[WHAT YOU NEED TO DO] Rewrite all of the data below as a numbered list, skipping blank lines and leaving out the pictures.

++++++++++++++++++++

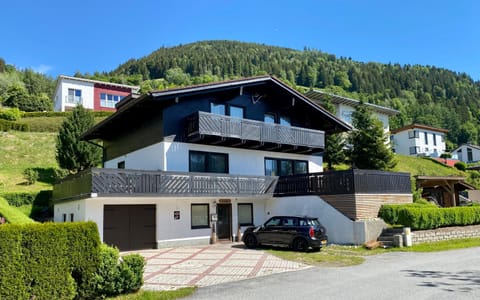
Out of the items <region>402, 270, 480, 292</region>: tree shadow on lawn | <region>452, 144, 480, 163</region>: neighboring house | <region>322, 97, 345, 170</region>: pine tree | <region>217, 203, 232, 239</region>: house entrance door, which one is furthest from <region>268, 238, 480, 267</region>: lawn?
<region>452, 144, 480, 163</region>: neighboring house

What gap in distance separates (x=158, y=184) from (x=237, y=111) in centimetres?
785

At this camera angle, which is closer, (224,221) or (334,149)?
(224,221)

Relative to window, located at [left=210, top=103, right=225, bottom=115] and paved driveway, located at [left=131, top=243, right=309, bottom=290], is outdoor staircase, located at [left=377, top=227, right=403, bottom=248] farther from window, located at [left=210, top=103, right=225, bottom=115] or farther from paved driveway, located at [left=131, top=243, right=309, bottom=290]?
window, located at [left=210, top=103, right=225, bottom=115]

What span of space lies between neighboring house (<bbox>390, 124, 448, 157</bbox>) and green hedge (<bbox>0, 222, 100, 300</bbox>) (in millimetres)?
56963

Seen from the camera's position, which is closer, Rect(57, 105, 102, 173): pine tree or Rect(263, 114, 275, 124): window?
Rect(263, 114, 275, 124): window

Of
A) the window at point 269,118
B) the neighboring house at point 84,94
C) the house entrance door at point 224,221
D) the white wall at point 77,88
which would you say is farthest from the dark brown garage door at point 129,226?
the white wall at point 77,88

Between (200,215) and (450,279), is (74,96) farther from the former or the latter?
(450,279)

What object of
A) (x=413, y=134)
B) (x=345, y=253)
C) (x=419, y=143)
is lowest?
(x=345, y=253)

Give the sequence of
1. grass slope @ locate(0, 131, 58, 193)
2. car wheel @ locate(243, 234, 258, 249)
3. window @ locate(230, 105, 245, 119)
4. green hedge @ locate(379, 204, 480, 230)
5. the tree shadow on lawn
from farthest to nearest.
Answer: grass slope @ locate(0, 131, 58, 193), window @ locate(230, 105, 245, 119), green hedge @ locate(379, 204, 480, 230), car wheel @ locate(243, 234, 258, 249), the tree shadow on lawn

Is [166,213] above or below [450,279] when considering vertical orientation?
→ above

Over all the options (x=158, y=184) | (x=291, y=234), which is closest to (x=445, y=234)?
(x=291, y=234)

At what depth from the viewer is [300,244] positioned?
54.4ft

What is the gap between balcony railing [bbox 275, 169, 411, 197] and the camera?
18.9 m

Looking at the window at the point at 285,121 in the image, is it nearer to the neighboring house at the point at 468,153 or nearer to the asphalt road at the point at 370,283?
the asphalt road at the point at 370,283
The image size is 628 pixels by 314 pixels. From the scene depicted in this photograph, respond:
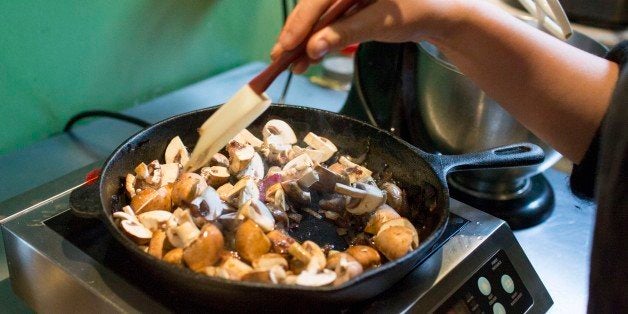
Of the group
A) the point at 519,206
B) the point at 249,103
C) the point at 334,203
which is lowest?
the point at 519,206

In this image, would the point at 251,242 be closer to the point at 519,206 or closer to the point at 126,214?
the point at 126,214

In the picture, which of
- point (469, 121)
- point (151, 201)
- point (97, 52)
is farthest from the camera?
point (97, 52)

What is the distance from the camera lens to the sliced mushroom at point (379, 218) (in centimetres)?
67

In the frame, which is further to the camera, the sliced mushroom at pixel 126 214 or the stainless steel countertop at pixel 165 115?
the stainless steel countertop at pixel 165 115

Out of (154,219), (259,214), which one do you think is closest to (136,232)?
(154,219)

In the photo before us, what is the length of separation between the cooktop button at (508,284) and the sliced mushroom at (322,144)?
10.4 inches

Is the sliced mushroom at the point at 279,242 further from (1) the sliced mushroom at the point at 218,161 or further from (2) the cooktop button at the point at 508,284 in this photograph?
(2) the cooktop button at the point at 508,284

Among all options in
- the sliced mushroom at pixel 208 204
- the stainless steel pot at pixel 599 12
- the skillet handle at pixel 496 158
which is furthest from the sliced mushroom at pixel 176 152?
the stainless steel pot at pixel 599 12

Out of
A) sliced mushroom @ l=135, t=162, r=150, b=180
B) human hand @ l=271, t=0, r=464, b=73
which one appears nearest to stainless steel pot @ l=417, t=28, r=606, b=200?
human hand @ l=271, t=0, r=464, b=73

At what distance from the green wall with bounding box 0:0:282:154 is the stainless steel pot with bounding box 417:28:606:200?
0.48 metres

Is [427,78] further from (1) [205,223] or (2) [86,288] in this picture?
(2) [86,288]

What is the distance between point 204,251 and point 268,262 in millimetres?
63

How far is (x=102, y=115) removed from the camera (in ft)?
3.36

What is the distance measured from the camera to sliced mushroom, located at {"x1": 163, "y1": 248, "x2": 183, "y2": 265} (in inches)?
22.3
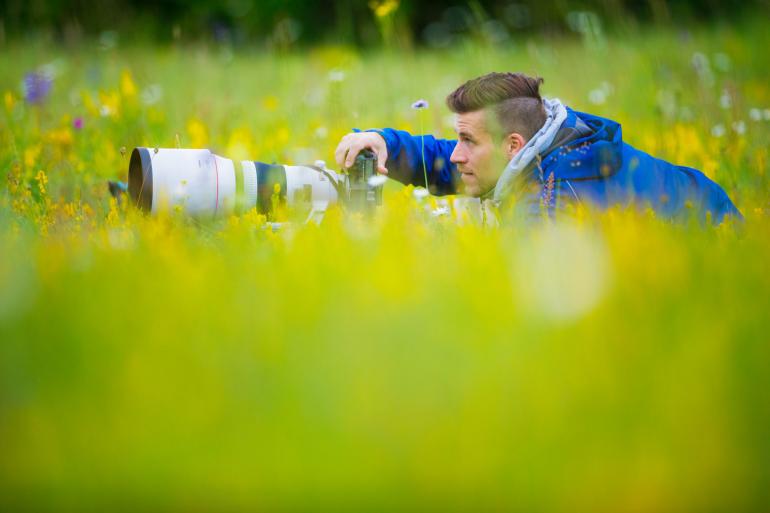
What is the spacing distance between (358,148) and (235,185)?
0.45 metres

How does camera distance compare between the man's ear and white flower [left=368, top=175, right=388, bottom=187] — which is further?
the man's ear

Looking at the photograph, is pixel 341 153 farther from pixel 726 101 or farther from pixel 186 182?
pixel 726 101

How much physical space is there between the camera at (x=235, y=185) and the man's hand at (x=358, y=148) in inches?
2.1

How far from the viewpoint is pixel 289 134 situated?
3.99 m

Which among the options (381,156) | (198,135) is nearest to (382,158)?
(381,156)

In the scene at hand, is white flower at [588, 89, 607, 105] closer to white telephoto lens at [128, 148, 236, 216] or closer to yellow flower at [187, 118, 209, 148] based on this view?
yellow flower at [187, 118, 209, 148]

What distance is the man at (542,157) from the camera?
2.27m

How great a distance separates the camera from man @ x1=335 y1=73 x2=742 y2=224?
2.27 meters

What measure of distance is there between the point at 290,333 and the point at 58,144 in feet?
8.35

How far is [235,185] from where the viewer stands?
7.86 feet

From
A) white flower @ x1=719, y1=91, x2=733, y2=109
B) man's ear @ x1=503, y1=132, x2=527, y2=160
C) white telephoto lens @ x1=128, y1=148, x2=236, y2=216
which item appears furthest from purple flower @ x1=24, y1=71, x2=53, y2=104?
white flower @ x1=719, y1=91, x2=733, y2=109

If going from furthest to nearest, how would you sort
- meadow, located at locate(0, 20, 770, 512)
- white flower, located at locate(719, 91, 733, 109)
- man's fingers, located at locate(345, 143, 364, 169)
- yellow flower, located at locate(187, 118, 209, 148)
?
white flower, located at locate(719, 91, 733, 109), yellow flower, located at locate(187, 118, 209, 148), man's fingers, located at locate(345, 143, 364, 169), meadow, located at locate(0, 20, 770, 512)

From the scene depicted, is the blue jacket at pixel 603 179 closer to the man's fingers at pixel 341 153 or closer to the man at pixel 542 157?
the man at pixel 542 157

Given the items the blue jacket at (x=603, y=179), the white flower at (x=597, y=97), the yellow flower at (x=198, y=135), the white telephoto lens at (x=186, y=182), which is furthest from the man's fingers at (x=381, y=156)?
the white flower at (x=597, y=97)
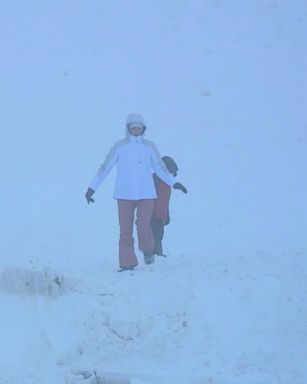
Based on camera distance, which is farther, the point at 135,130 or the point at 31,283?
the point at 135,130

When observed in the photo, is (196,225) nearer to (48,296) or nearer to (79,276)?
(79,276)

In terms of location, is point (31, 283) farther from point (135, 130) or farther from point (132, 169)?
point (135, 130)

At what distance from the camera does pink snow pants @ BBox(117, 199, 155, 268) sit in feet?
30.0

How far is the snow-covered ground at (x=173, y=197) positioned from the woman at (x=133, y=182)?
353 millimetres

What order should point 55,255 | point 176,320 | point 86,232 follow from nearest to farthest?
point 176,320 → point 55,255 → point 86,232

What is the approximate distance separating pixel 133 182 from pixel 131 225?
0.41 meters

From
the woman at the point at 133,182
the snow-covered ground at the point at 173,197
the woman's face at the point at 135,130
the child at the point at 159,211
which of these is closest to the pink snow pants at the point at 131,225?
the woman at the point at 133,182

++++++++++++++++++++

[THE COMPLETED TASK]
1. Out of the items <region>402, 270, 480, 292</region>: tree shadow on lawn | <region>452, 144, 480, 163</region>: neighboring house | <region>322, 97, 345, 170</region>: pine tree | <region>217, 203, 232, 239</region>: house entrance door, which one is furthest from <region>268, 238, 480, 267</region>: lawn?
2. <region>452, 144, 480, 163</region>: neighboring house
3. What gap in distance separates (x=158, y=184) from (x=237, y=111) in centimetres?
4. 785
5. At this camera angle, which is closer, (224,221) or (334,149)?
6. (224,221)
7. Relative to window, located at [left=210, top=103, right=225, bottom=115] and paved driveway, located at [left=131, top=243, right=309, bottom=290], is outdoor staircase, located at [left=377, top=227, right=403, bottom=248] farther from window, located at [left=210, top=103, right=225, bottom=115] or farther from paved driveway, located at [left=131, top=243, right=309, bottom=290]?
8. window, located at [left=210, top=103, right=225, bottom=115]
9. What span of space lies between neighboring house (<bbox>390, 124, 448, 157</bbox>) and green hedge (<bbox>0, 222, 100, 300</bbox>) (in millimetres)?
10. 56963
11. Seen from the camera's position, which is closer, Rect(57, 105, 102, 173): pine tree or Rect(263, 114, 275, 124): window?
12. Rect(263, 114, 275, 124): window
13. Of
14. A) the window at point 269,118
15. B) the neighboring house at point 84,94
16. C) the house entrance door at point 224,221
17. D) the white wall at point 77,88
18. which would you say is farthest from the dark brown garage door at point 129,226?
19. the white wall at point 77,88
20. Between (200,215) and (450,279), is (74,96) farther from the former or the latter?
21. (450,279)
22. What object of
23. A) (x=413, y=134)
24. B) (x=345, y=253)
25. C) (x=419, y=143)
26. is lowest?
27. (x=345, y=253)
28. Give the sequence of
29. 1. grass slope @ locate(0, 131, 58, 193)
30. 2. car wheel @ locate(243, 234, 258, 249)
31. 3. window @ locate(230, 105, 245, 119)
32. 4. green hedge @ locate(379, 204, 480, 230)
33. 5. the tree shadow on lawn
34. from farthest to nearest.
35. Answer: grass slope @ locate(0, 131, 58, 193), window @ locate(230, 105, 245, 119), green hedge @ locate(379, 204, 480, 230), car wheel @ locate(243, 234, 258, 249), the tree shadow on lawn
36. Is [166,213] above or below [450,279] when considering vertical orientation?
37. → above
38. Over all the options (x=158, y=184) | (x=291, y=234), which is closest to (x=445, y=234)?
39. (x=291, y=234)
40. At what depth from the viewer is [300,244] positioned?
41. 54.4ft
42. What is the gap between balcony railing [bbox 275, 169, 411, 197] and the camera?
43. 18.9 m
44. Looking at the window at the point at 285,121 in the image, is it nearer to the neighboring house at the point at 468,153 or nearer to the asphalt road at the point at 370,283?
45. the asphalt road at the point at 370,283
46. The image size is 628 pixels by 314 pixels. From the scene depicted in this photograph, respond:
47. Of the group
48. A) the point at 519,206
49. B) the point at 249,103
50. C) the point at 334,203
51. which is lowest?
52. the point at 519,206
53. In this image, would the point at 251,242 be closer to the point at 519,206 or closer to the point at 126,214?
54. the point at 126,214
55. In the picture, which of
56. - point (469, 121)
57. - point (151, 201)
58. - point (97, 52)
59. is farthest from the camera?
60. point (97, 52)
61. What is the distance from the camera lens to the sliced mushroom at point (379, 218) (in centimetres)?
62. 67
63. In the frame, which is further to the camera, the sliced mushroom at pixel 126 214 or the stainless steel countertop at pixel 165 115?
64. the stainless steel countertop at pixel 165 115
65. Out of (154,219), (259,214), which one do you think is closest to (136,232)?
66. (154,219)
67. In the photo before us, what is the length of separation between the cooktop button at (508,284) and the sliced mushroom at (322,144)?
68. 10.4 inches
69. Is the sliced mushroom at the point at 279,242 further from (1) the sliced mushroom at the point at 218,161 or further from (2) the cooktop button at the point at 508,284 in this photograph?
70. (2) the cooktop button at the point at 508,284
71. Among all options in
72. - the sliced mushroom at pixel 208 204
73. - the stainless steel pot at pixel 599 12
74. - the skillet handle at pixel 496 158
75. which is furthest from the sliced mushroom at pixel 176 152?
76. the stainless steel pot at pixel 599 12
77. Out of
78. A) sliced mushroom @ l=135, t=162, r=150, b=180
79. B) human hand @ l=271, t=0, r=464, b=73
80. which one appears nearest to stainless steel pot @ l=417, t=28, r=606, b=200?
81. human hand @ l=271, t=0, r=464, b=73
82. At what distance from the green wall with bounding box 0:0:282:154 is the stainless steel pot with bounding box 417:28:606:200?
83. 0.48 metres
84. Is [427,78] further from (1) [205,223] or (2) [86,288] in this picture?
85. (2) [86,288]
86. What is the distance between point 204,251 and point 268,262 in millimetres?
87. 63
88. How far is (x=102, y=115) removed from the camera (in ft)?
89. 3.36
90. What is the distance measured from the camera to sliced mushroom, located at {"x1": 163, "y1": 248, "x2": 183, "y2": 265} (in inches)?
91. 22.3
92. What is the spacing distance between (358,148) and (235,185)?
93. 0.45 metres
94. How does camera distance compare between the man's ear and white flower [left=368, top=175, right=388, bottom=187] — which is further?
95. the man's ear
96. Looking at the photograph, is pixel 341 153 farther from pixel 726 101 or farther from pixel 186 182?
97. pixel 726 101
98. How much physical space is there between the camera at (x=235, y=185) and the man's hand at (x=358, y=148) in inches?
99. 2.1
100. How far from the viewpoint is pixel 289 134 situated?
101. 3.99 m
102. Which among the options (381,156) | (198,135) is nearest to (382,158)?
103. (381,156)
104. In the scene at hand, is white flower at [588, 89, 607, 105] closer to white telephoto lens at [128, 148, 236, 216] or closer to yellow flower at [187, 118, 209, 148] based on this view?
105. yellow flower at [187, 118, 209, 148]
106. What distance is the man at (542,157) from the camera?
107. 2.27m
108. How great a distance separates the camera from man @ x1=335 y1=73 x2=742 y2=224?
109. 2.27 meters
110. What measure of distance is there between the point at 290,333 and the point at 58,144 in feet?
111. 8.35
112. How far is [235,185] from where the viewer stands?
113. 7.86 feet
114. From
115. A) white flower @ x1=719, y1=91, x2=733, y2=109
116. B) man's ear @ x1=503, y1=132, x2=527, y2=160
117. C) white telephoto lens @ x1=128, y1=148, x2=236, y2=216
118. which item appears furthest from purple flower @ x1=24, y1=71, x2=53, y2=104?
119. white flower @ x1=719, y1=91, x2=733, y2=109
120. If going from furthest to nearest, how would you sort
121. - meadow, located at locate(0, 20, 770, 512)
122. - white flower, located at locate(719, 91, 733, 109)
123. - man's fingers, located at locate(345, 143, 364, 169)
124. - yellow flower, located at locate(187, 118, 209, 148)
125. ?
126. white flower, located at locate(719, 91, 733, 109), yellow flower, located at locate(187, 118, 209, 148), man's fingers, located at locate(345, 143, 364, 169), meadow, located at locate(0, 20, 770, 512)
127. From the scene depicted, is the blue jacket at pixel 603 179 closer to the man's fingers at pixel 341 153 or closer to the man at pixel 542 157?
128. the man at pixel 542 157
129. Given the items the blue jacket at (x=603, y=179), the white flower at (x=597, y=97), the yellow flower at (x=198, y=135), the white telephoto lens at (x=186, y=182), which is furthest from the man's fingers at (x=381, y=156)?
130. the white flower at (x=597, y=97)
131. Based on camera distance, which is farther, the point at 135,130 or the point at 31,283?
132. the point at 135,130
133. When observed in the photo, is (196,225) nearer to (48,296) or nearer to (79,276)?
134. (79,276)
135. In terms of location, is point (31, 283) farther from point (135, 130) or farther from point (132, 169)?
136. point (135, 130)
137. At what distance from the camera does pink snow pants @ BBox(117, 199, 155, 268) sit in feet?
138. 30.0
139. How far is the snow-covered ground at (x=173, y=197) positioned from the woman at (x=133, y=182)?
140. 353 millimetres
141. What order should point 55,255 | point 176,320 | point 86,232 follow from nearest to farthest?
142. point 176,320 → point 55,255 → point 86,232
143. What is the approximate distance separating pixel 133 182 from pixel 131 225?
144. 0.41 meters
145. From
146. the woman at the point at 133,182
147. the snow-covered ground at the point at 173,197
148. the woman's face at the point at 135,130
149. the child at the point at 159,211
150. which of these is closest to the pink snow pants at the point at 131,225?
151. the woman at the point at 133,182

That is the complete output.